FRANCISCO: SI NO HAY MISA,
¡VAYAN CON LOS ANGLICANOS!
Miles Christi - 25/03/2017


Quien se atreva a cuestionar los disparates a repetición que viene lanzando lo más campante este hombre desde hace ya cuatro larguísimos años, sepa que será automáticamente considerado por los adalides del sistema como un intolerante incurable y un peligroso « integrista », incapaz de frecuentar las « periferias existenciales » y de entregarse a la enriquecedora experiencia de la «cultura del encuentro»


FRANCISCO: SI NO HAY MISA, ¡VAYAN CON LOS ANGLICANOS! - Miles Christi - 25/03/2017
Francisco en el Vaticano recibiendo la bendición
del « arzobispo » anglicano Justin Welby

Para descargar en formato PDF, pulse AQUÍ

Por supuesto, a nadie se le ocurra pensar que esto es herejía ni nada que se le parezca, ¡qué va!: basta ya de seguir buscando el pelo al huevo a lo que diga Francisco y de ponerse a hilar fino con respecto a su improbable  « magisterio ». Y que nadie vaya a perder de vista lo siguiente: quien se atreva a cuestionar los disparates a repetición que viene lanzando lo más campante este hombre desde hace ya cuatro larguísimos años, sepa que será automáticamente considerado por los adalides del sistema como un intolerante incurable y un peligroso « integrista », incapaz de frecuentar las « periferias existenciales » y de entregarse a la enriquecedora experiencia de la « cultura del encuentro »…

Éstas son las declaraciones del 26 de febrero pasado con motivo de su visita a la iglesia anglicana de All Saints en Roma:

« En el norte de argentina se encuentran las misiones anglicanas y católicas con los aborígenes, y el obispo anglicano y el católico trabajan juntos.

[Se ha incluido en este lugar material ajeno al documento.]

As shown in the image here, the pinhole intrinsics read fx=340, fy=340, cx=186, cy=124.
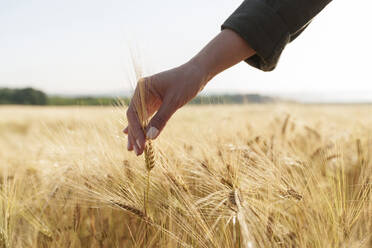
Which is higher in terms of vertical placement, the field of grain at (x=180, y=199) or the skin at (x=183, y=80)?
the skin at (x=183, y=80)

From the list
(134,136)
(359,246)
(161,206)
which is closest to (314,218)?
(359,246)

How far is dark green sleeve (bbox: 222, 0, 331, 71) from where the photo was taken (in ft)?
2.82

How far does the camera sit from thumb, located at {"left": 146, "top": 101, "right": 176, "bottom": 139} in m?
0.77

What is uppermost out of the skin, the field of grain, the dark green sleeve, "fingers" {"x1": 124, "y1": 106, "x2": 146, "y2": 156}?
the dark green sleeve

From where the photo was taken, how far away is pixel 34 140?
188 centimetres

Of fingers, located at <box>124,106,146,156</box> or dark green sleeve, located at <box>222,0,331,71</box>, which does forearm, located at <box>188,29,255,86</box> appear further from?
fingers, located at <box>124,106,146,156</box>

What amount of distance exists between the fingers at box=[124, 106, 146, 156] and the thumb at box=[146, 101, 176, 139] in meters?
0.03

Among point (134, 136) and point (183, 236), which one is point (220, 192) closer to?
point (183, 236)

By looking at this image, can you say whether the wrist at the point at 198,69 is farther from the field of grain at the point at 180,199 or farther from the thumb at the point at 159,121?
the field of grain at the point at 180,199

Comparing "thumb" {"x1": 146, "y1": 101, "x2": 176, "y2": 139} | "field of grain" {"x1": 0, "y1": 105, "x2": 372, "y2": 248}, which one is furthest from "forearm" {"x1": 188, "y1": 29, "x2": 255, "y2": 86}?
"field of grain" {"x1": 0, "y1": 105, "x2": 372, "y2": 248}

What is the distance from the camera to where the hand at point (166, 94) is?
0.79 m

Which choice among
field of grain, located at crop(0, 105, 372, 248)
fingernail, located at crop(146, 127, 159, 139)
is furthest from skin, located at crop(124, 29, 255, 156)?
field of grain, located at crop(0, 105, 372, 248)

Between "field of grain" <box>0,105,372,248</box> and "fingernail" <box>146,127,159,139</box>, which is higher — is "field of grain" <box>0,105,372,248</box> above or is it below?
below

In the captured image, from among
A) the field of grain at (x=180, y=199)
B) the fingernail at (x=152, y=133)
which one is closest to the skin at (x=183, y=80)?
the fingernail at (x=152, y=133)
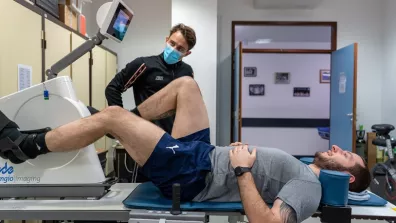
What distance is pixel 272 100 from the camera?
21.8 ft

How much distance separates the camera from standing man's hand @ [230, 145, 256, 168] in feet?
5.16

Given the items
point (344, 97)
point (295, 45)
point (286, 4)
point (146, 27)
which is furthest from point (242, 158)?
point (295, 45)

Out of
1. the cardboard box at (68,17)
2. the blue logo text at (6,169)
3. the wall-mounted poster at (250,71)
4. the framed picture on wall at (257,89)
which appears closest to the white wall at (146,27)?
the cardboard box at (68,17)

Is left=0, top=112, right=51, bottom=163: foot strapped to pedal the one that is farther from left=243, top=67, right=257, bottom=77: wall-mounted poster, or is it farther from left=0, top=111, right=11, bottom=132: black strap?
left=243, top=67, right=257, bottom=77: wall-mounted poster

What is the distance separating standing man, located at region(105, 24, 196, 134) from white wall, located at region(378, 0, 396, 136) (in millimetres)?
3399

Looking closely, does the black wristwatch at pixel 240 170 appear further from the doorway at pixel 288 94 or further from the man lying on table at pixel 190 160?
the doorway at pixel 288 94

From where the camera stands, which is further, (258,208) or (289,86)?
(289,86)

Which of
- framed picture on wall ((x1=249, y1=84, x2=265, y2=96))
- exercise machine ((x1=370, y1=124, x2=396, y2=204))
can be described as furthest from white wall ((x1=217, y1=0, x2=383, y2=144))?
framed picture on wall ((x1=249, y1=84, x2=265, y2=96))

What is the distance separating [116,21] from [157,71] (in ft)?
2.22

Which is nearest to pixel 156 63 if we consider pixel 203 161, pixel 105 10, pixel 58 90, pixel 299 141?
pixel 105 10

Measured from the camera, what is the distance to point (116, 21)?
180 centimetres

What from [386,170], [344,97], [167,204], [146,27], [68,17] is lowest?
[386,170]

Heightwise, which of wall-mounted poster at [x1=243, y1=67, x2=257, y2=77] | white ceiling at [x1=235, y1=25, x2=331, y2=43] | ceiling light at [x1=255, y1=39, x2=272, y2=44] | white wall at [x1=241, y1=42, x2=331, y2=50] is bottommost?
wall-mounted poster at [x1=243, y1=67, x2=257, y2=77]

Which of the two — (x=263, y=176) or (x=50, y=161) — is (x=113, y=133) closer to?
(x=50, y=161)
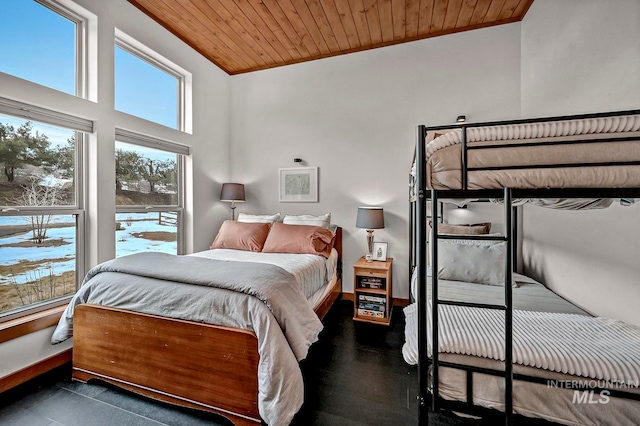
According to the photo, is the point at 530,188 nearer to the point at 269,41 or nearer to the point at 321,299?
the point at 321,299

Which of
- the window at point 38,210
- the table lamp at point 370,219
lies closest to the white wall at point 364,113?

Y cuando la gente no puede ir el domingo a la celebración católica van a la anglicana, y los anglicanos van a la católica, porque no quieren pasar el domingo sin una celebración, y trabajan juntos. Y aquí, la Congregación para la Doctrina de la Fe lo sabe. Y participan en la caridad  juntos. Creo que esto es una riqueza que nuestras iglesias jóvenes [¿Perdón? ¿a qué se refiere con « nuestras iglesias jóvenes » ?] pueden aportar a Europa y a las iglesias [De nuevo: ¿« A las iglesias »? Yo creía que Cristo había fundado una sola, la Iglesia Católica…] que tienen una gran tradición. Y ellos nos dan la solidez de una tradición cuidada, pensada[1]. »

¿Qué decir ante semejante desvarío « pontifical »? Primeramente, que podrán imaginarse sin dificultad lo excesivamente inconfortable que supone para mí el tener que pasármela « corrigiendo » los incesantes disparates proferidos por mi inefable compatriota, pues se supone que se trata nada menos que del Vicario de Nuestro Señor Jesucristo y del Soberano Pontífice de la Iglesia Católica, mientras que yo no soy sino un insignificante laico sin ninguna autoridad teológica particular. No obstante, como bautizado que soy, estoy obligado a confesar la Fe de la Iglesia y a defenderla cuando ella fuera puesta en entredicho públicamente, sobre todo cuando hay grave riesgo de escándalo para la fe de los cristianos menos advertidos.

En segundo lugar, que es de público conocimiento que la « iglesia » (id est, la secta herética) anglicana carece del sacramento del orden sagrado, por lo cual sus « sacerdotes » y « obispos » son tan sólo laicos disfrazados de eclesiásticos, y que su « celebración eucaristica » no es más que una parodia grotesca del Santo Sacrificio de la Misa, dado que la cuestión de la validez de las consagraciones anglicanas fue dirimida negativa y definitivamente por el papa León XIII en su encíclica Apostolicae Curae[2] del 13 de septiembre de 1896.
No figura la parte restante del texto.